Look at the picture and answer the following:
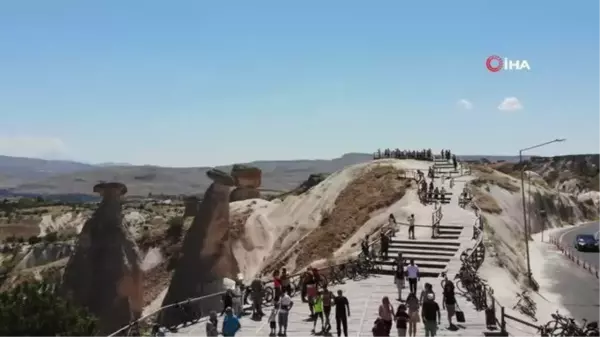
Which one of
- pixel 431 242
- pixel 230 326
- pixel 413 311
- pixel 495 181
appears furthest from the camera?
pixel 495 181

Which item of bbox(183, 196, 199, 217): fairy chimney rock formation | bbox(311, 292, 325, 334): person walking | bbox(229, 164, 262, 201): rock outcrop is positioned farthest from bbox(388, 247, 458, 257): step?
bbox(229, 164, 262, 201): rock outcrop

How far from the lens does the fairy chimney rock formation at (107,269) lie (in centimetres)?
3166

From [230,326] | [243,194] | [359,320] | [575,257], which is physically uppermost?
[243,194]

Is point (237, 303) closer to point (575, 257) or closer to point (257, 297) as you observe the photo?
point (257, 297)

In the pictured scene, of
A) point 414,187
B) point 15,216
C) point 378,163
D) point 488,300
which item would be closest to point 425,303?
point 488,300

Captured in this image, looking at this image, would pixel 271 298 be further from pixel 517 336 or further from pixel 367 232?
pixel 367 232

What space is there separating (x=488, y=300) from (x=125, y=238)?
16448 mm

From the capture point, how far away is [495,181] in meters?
71.3

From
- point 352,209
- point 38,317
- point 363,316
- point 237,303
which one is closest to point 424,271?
point 363,316

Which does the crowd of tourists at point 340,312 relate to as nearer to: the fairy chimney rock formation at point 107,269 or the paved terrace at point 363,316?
the paved terrace at point 363,316

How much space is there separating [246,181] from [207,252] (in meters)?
48.6

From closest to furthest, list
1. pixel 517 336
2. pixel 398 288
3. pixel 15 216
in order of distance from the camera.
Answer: pixel 517 336
pixel 398 288
pixel 15 216

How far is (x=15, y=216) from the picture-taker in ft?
428

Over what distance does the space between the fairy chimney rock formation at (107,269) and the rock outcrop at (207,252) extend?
194 inches
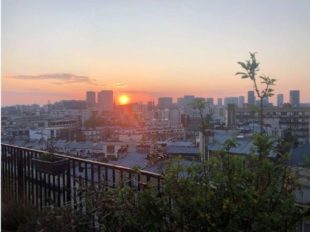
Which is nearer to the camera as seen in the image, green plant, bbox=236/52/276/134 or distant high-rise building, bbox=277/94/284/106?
green plant, bbox=236/52/276/134

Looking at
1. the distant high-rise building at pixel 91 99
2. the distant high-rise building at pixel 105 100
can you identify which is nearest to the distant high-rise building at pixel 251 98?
the distant high-rise building at pixel 105 100

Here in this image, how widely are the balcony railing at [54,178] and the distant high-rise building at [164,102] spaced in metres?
1.37

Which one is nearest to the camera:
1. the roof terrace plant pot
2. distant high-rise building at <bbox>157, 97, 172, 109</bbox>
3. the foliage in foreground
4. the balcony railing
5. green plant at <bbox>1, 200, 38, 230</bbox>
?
the foliage in foreground

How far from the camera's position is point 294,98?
203 centimetres

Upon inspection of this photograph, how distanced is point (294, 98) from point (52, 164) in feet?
6.25

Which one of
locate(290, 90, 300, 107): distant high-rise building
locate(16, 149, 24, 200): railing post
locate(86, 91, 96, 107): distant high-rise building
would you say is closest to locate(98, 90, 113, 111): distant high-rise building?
locate(86, 91, 96, 107): distant high-rise building

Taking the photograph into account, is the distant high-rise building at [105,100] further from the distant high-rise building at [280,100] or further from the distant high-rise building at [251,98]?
the distant high-rise building at [251,98]

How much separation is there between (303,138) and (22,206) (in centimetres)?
232

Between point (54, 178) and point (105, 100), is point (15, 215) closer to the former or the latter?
point (54, 178)

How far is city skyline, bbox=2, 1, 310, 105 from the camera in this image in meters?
2.51

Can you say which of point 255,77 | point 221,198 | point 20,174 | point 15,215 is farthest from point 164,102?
point 221,198

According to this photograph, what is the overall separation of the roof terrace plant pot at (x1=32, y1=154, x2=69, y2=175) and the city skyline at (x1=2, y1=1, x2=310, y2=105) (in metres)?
0.59

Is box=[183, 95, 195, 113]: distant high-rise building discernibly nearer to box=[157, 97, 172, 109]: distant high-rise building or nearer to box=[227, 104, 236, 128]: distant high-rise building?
box=[227, 104, 236, 128]: distant high-rise building

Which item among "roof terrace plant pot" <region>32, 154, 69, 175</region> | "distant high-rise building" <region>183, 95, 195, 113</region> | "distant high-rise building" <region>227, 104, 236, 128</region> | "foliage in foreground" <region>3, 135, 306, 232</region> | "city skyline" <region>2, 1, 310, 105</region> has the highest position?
"city skyline" <region>2, 1, 310, 105</region>
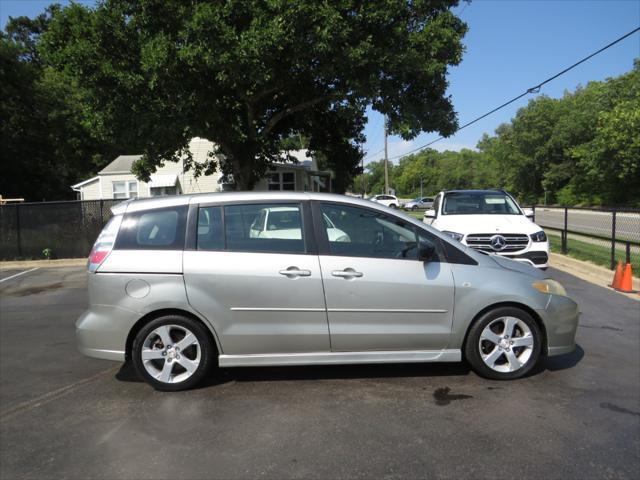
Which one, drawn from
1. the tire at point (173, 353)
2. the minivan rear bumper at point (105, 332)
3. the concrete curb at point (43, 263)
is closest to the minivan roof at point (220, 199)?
the minivan rear bumper at point (105, 332)

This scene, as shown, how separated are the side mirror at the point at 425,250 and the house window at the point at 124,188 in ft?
79.5

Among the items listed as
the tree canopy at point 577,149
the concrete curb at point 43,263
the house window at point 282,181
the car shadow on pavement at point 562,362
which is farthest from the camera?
the tree canopy at point 577,149

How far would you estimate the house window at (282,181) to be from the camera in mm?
25597

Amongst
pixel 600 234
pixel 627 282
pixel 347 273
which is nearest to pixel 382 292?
pixel 347 273

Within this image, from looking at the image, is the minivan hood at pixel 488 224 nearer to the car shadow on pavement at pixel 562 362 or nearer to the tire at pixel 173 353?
the car shadow on pavement at pixel 562 362

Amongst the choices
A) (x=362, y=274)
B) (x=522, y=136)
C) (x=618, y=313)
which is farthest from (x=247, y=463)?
(x=522, y=136)

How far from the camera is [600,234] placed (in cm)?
1434

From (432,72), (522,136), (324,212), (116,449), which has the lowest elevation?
(116,449)

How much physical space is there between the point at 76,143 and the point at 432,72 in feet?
104

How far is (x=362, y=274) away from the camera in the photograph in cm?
432

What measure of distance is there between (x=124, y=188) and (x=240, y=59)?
668 inches

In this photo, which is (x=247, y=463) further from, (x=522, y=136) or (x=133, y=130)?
(x=522, y=136)

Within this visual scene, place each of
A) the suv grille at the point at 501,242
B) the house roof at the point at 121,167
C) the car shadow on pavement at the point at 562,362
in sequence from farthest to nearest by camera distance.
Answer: the house roof at the point at 121,167
the suv grille at the point at 501,242
the car shadow on pavement at the point at 562,362

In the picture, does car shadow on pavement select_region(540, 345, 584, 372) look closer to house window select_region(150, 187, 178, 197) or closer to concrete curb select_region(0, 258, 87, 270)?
concrete curb select_region(0, 258, 87, 270)
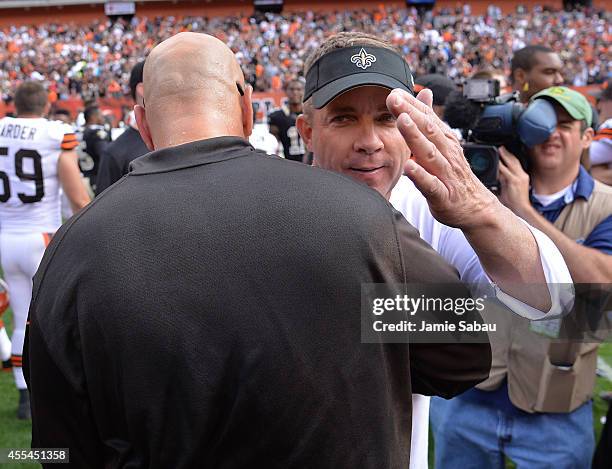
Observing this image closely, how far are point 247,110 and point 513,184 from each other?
90cm

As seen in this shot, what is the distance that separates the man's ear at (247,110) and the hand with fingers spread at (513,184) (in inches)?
33.7

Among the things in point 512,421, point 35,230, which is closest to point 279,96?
point 35,230

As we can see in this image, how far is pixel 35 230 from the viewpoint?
3.98 meters

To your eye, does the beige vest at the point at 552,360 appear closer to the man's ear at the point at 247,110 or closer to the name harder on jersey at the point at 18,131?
the man's ear at the point at 247,110

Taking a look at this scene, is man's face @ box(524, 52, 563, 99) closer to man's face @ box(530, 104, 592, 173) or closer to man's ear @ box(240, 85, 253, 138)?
man's face @ box(530, 104, 592, 173)

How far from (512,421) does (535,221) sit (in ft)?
2.29

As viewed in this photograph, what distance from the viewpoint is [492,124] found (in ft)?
6.19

- - -

## Directions
Go through the entries above and output them exactly, without pictures.

## Right answer
Look at the picture and answer the following:
Which one of
- pixel 431 242
- pixel 230 326
- pixel 413 311
- pixel 495 181
appears furthest from the camera?
pixel 495 181

Which item of bbox(183, 196, 199, 217): fairy chimney rock formation | bbox(311, 292, 325, 334): person walking | bbox(229, 164, 262, 201): rock outcrop is positioned farthest from bbox(388, 247, 458, 257): step?
bbox(229, 164, 262, 201): rock outcrop

How far from the lens does the fairy chimney rock formation at (107,269) lie (in centimetres)?
3166

From [230,326] | [243,194] | [359,320] | [575,257], which is physically uppermost?
[243,194]

Is point (237, 303) closer to point (575, 257) or closer to point (257, 297) as you observe the photo?
point (257, 297)

In the pictured scene, of
A) point 414,187
B) point 15,216
C) point 378,163
D) point 488,300
which item would be closest to point 425,303?
point 488,300

Captured in this image, looking at this image, would pixel 271 298 be further from pixel 517 336 or further from pixel 367 232?
pixel 367 232

What space is there separating (x=488, y=300) from (x=125, y=238)?
16448 mm

From the capture point, how far away is [495,181] in meters?
71.3

From
- point 352,209
- point 38,317
- point 363,316
- point 237,303
which one is closest to point 424,271?
point 363,316

Which does the crowd of tourists at point 340,312 relate to as nearer to: the fairy chimney rock formation at point 107,269 or the paved terrace at point 363,316?
the paved terrace at point 363,316

How much space is there separating [246,181] from [207,252] (in meters)?
48.6

From closest to furthest, list
1. pixel 517 336
2. pixel 398 288
3. pixel 15 216
in order of distance from the camera.
Answer: pixel 517 336
pixel 398 288
pixel 15 216

How far is (x=15, y=216) from the picture-taker in ft?
428

Over what distance does the space between the fairy chimney rock formation at (107,269) and the rock outcrop at (207,252) extend?
194 inches
Which is nearer to the camera as seen in the image, green plant, bbox=236/52/276/134 or distant high-rise building, bbox=277/94/284/106?
green plant, bbox=236/52/276/134

Looking at
1. the distant high-rise building at pixel 91 99
2. the distant high-rise building at pixel 105 100
can you identify which is nearest to the distant high-rise building at pixel 251 98?
the distant high-rise building at pixel 105 100

Here in this image, how widely are the balcony railing at [54,178] and the distant high-rise building at [164,102] spaced in metres?
1.37

Which one is nearest to the camera:
1. the roof terrace plant pot
2. distant high-rise building at <bbox>157, 97, 172, 109</bbox>
3. the foliage in foreground
4. the balcony railing
5. green plant at <bbox>1, 200, 38, 230</bbox>
?
the foliage in foreground

How far from the camera's position is point 294,98?
203 centimetres

Upon inspection of this photograph, how distanced is point (294, 98) from point (52, 164) in feet?
6.25

Which one of
locate(290, 90, 300, 107): distant high-rise building
locate(16, 149, 24, 200): railing post
locate(86, 91, 96, 107): distant high-rise building
would you say is closest to locate(98, 90, 113, 111): distant high-rise building?
locate(86, 91, 96, 107): distant high-rise building

Taking the photograph into account, is the distant high-rise building at [105,100] further from the distant high-rise building at [280,100] or further from the distant high-rise building at [251,98]?
the distant high-rise building at [251,98]

How much separation is there between (303,138) and (22,206) (in centimetres)?
232

Between point (54, 178) and point (105, 100), is point (15, 215) closer to the former or the latter?
point (54, 178)

How far is city skyline, bbox=2, 1, 310, 105 from the camera in this image in meters?
2.51

Can you say which of point 255,77 | point 221,198 | point 20,174 | point 15,215 is farthest from point 164,102?
point 221,198

According to this photograph, what is the overall separation of the roof terrace plant pot at (x1=32, y1=154, x2=69, y2=175) and the city skyline at (x1=2, y1=1, x2=310, y2=105) (in metres)?
0.59

Is box=[183, 95, 195, 113]: distant high-rise building discernibly nearer to box=[157, 97, 172, 109]: distant high-rise building or nearer to box=[227, 104, 236, 128]: distant high-rise building?
box=[227, 104, 236, 128]: distant high-rise building

Which item among "roof terrace plant pot" <region>32, 154, 69, 175</region> | "distant high-rise building" <region>183, 95, 195, 113</region> | "distant high-rise building" <region>227, 104, 236, 128</region> | "foliage in foreground" <region>3, 135, 306, 232</region> | "city skyline" <region>2, 1, 310, 105</region> has the highest position?
"city skyline" <region>2, 1, 310, 105</region>
Which one, drawn from
1. the tire at point (173, 353)
2. the minivan rear bumper at point (105, 332)
3. the concrete curb at point (43, 263)
is closest to the minivan roof at point (220, 199)?
the minivan rear bumper at point (105, 332)

This scene, as shown, how separated are the side mirror at the point at 425,250 and the house window at the point at 124,188 in ft?
79.5

Among the items listed as
the tree canopy at point 577,149
the concrete curb at point 43,263
the house window at point 282,181
the car shadow on pavement at point 562,362
which is farthest from the camera?
the tree canopy at point 577,149

How far would you estimate the house window at (282,181) to be from the camera in mm?
25597

Amongst
pixel 600 234
pixel 627 282
pixel 347 273
which is nearest to pixel 382 292?
pixel 347 273

Within this image, from looking at the image, is the minivan hood at pixel 488 224 nearer to the car shadow on pavement at pixel 562 362 or nearer to the tire at pixel 173 353?
the car shadow on pavement at pixel 562 362

Amongst the choices
A) (x=362, y=274)
B) (x=522, y=136)
C) (x=618, y=313)
which is farthest from (x=247, y=463)?
(x=522, y=136)

How far from the camera is [600,234] placed (in cm)?
1434

From (432,72), (522,136), (324,212), (116,449), which has the lowest elevation?
(116,449)

How much physical space is there between the point at 76,143 and the point at 432,72 in feet?
104

How far is (x=362, y=274) away from the camera in the photograph in cm?
432

What measure of distance is there between (x=124, y=188) and (x=240, y=59)?
668 inches

In this photo, which is (x=247, y=463) further from, (x=522, y=136) or (x=133, y=130)?
(x=522, y=136)

Within this visual scene, place each of
A) the suv grille at the point at 501,242
B) the house roof at the point at 121,167
C) the car shadow on pavement at the point at 562,362
in sequence from farthest to nearest by camera distance.
Answer: the house roof at the point at 121,167
the suv grille at the point at 501,242
the car shadow on pavement at the point at 562,362

In the picture, does car shadow on pavement select_region(540, 345, 584, 372) look closer to house window select_region(150, 187, 178, 197) or closer to concrete curb select_region(0, 258, 87, 270)?
concrete curb select_region(0, 258, 87, 270)
Observing this image closely, how far are point 247,110 and point 513,184 from each other?
90cm

As seen in this shot, what is the distance that separates the man's ear at (247,110) and the hand with fingers spread at (513,184) (in inches)?
33.7

Among the things in point 512,421, point 35,230, which is closest to point 279,96?
point 35,230

As we can see in this image, how far is pixel 35 230 from the viewpoint?
3.98 meters

To your eye, does the beige vest at the point at 552,360 appear closer to the man's ear at the point at 247,110 or closer to the name harder on jersey at the point at 18,131?
the man's ear at the point at 247,110

Taking a look at this scene, is man's face @ box(524, 52, 563, 99) closer to man's face @ box(530, 104, 592, 173) or closer to man's ear @ box(240, 85, 253, 138)?
man's face @ box(530, 104, 592, 173)

How far from (512,421) does (535,221) sit (in ft)?
2.29

As viewed in this photograph, what distance from the viewpoint is [492,124] found (in ft)?
6.19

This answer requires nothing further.